ASSIGNMENT
Print the forum exchange below about the small motor-powered glider in full, word for word.

TEXT SEGMENT
============================================================

I have said this many times already and you refuse to comprehend it: the motor on the bottom will pitch the nose UP and any lift on the wing will pitch the nose UP and any downward lift from the horizontal stabilizer will pitch the nose UP. UP + UP + UP = looping crash.

Double yep!

And someone else was right too, unless this a 1/4 A, this will likely shred even if you listen to shreadvector's advice.
 
Thanks to all of you naysayers for your splendid advice. I do think there is a little melodrama in your choice of words. Even if a small glider with less than a 12" wingspan weighing less than half an ounce, powered by a 1/2 A motor were to crash, I would hardly categorize such an event as "MASSIVE." If safety precautions are taken, the better description might be "FUNNY."

Let me summarize all the points that have been brought up
- As for a loop, I think that will happen, although I do not see it diving into the ground. The thrust will come from under the wing, but the motor is almost completely forward of it.

============================================================

GIVEN DATA
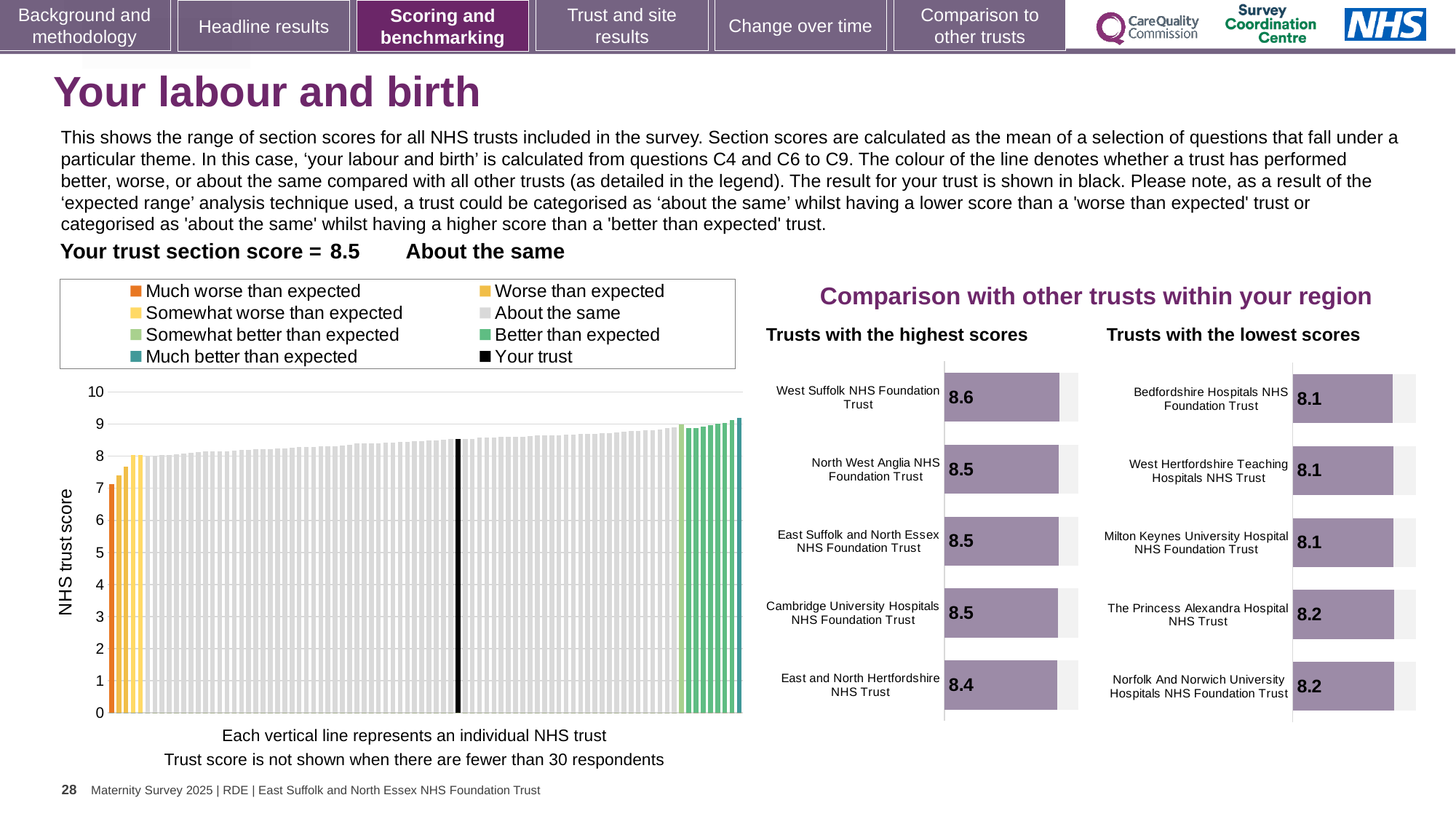
In the 'Trusts with the highest scores' chart, what is the difference between the scores of West Suffolk NHS Foundation Trust and East and North Hertfordshire NHS Trust? 0.2 In the 'NHS trust score' chart on the left, is the value of the lowest (orange) bar greater or less than 8? less In the 'Trusts with the lowest scores' chart, what is the score for Bedfordshire Hospitals NHS Foundation Trust? 8.1 In the 'Trusts with the highest scores' chart, what is the score for West Suffolk NHS Foundation Trust? 8.6 In the 'Trusts with the highest scores' chart, which trust has the highest score? West Suffolk NHS Foundation Trust In the 'Trusts with the lowest scores' chart, which is larger: the score for Norfolk And Norwich University Hospitals NHS Foundation Trust or Milton Keynes University Hospital NHS Foundation Trust? Norfolk And Norwich University Hospitals NHS Foundation Trust In the 'NHS trust score' chart on the left, do the bar values rise or fall from left to right along the x axis? rise In the 'NHS trust score' chart on the left, what is the section score for your trust (the black bar)? 8.5 In the 'Trusts with the highest scores' chart, what is the score for East and North Hertfordshire NHS Trust? 8.4 In the 'Trusts with the lowest scores' chart, what is the score for The Princess Alexandra Hospital NHS Trust? 8.2 In the 'Trusts with the lowest scores' chart, how many trusts are shown? 5 How many entries does the legend above the 'NHS trust score' chart list? 8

============================================================

THE COMPLETED TASK
I have said this many times already and you refuse to comprehend it: the motor on the bottom will pitch the nose UP and any lift on the wing will pitch the nose UP and any downward lift from the horizontal stabilizer will pitch the nose UP. UP + UP + UP = looping crash.

Double yep!

And someone else was right too, unless this a 1/4 A, this will likely shred even if you listen to shreadvector's advice.
 
Thanks to all of you naysayers for your splendid advice. I do think there is a little melodrama in your choice of words. Even if a small glider with less than a 12" wingspan weighing less than half an ounce, powered by a 1/2 A motor were to crash, I would hardly categorize such an event as "MASSIVE." If safety precautions are taken, the better description might be "FUNNY."

Let me summarize all the points that have been brought up
- As for a loop, I think that will happen, although I do not see it diving into the ground. The thrust will come from under the wing, but the motor is almost completely forward of it.